▶ **Requirement**
Update the rows from the line with "What is [231,351]'s distance from the camera?" through the end of the rows, replacing "nearer" with "closer" and leaving everything else unchanged.

[Image and question rows]
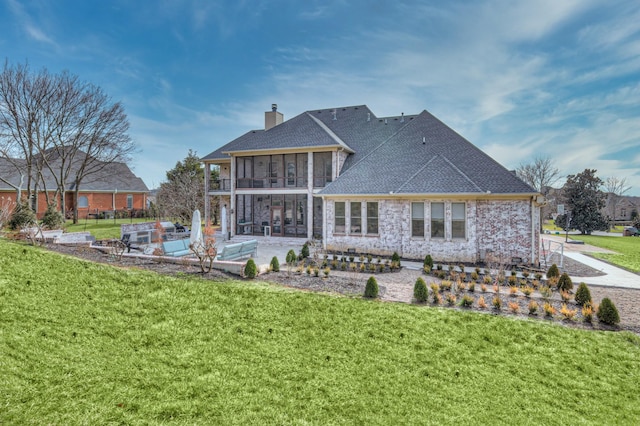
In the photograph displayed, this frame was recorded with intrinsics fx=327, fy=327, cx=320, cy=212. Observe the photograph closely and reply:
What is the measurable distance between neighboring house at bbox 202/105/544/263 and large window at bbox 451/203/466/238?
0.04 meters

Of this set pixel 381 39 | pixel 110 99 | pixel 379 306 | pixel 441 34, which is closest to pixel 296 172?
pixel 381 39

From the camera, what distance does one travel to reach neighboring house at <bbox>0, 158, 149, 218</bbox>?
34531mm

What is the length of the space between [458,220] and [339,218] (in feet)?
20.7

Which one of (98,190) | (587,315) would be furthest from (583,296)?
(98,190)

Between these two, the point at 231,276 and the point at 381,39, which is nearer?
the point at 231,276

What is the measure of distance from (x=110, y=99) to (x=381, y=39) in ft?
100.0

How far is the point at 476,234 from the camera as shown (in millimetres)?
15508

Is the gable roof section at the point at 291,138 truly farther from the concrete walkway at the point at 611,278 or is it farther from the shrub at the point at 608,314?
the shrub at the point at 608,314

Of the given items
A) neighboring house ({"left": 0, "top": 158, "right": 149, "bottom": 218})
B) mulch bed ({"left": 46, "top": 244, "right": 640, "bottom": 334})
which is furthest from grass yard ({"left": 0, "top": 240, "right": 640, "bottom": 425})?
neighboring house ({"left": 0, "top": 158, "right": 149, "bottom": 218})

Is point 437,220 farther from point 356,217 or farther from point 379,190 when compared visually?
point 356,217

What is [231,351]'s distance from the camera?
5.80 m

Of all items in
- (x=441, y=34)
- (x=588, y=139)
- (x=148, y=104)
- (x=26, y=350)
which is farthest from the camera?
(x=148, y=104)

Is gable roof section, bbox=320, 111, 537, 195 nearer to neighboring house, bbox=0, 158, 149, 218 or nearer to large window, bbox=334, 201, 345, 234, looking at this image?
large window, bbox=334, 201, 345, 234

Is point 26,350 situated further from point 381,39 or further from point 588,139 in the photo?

▶ **Exercise response**
What is [231,351]'s distance from the camera?
5.80 m

Of all items in
- (x=441, y=34)
- (x=588, y=139)
- (x=148, y=104)
- (x=26, y=350)
which is farthest from the camera?
(x=148, y=104)

Is gable roof section, bbox=320, 111, 537, 195 closer to neighboring house, bbox=0, 158, 149, 218 or closer to large window, bbox=334, 201, 345, 234, looking at this image?
large window, bbox=334, 201, 345, 234

Is point 26,350 situated further from point 381,39 or further from point 588,139 in the photo?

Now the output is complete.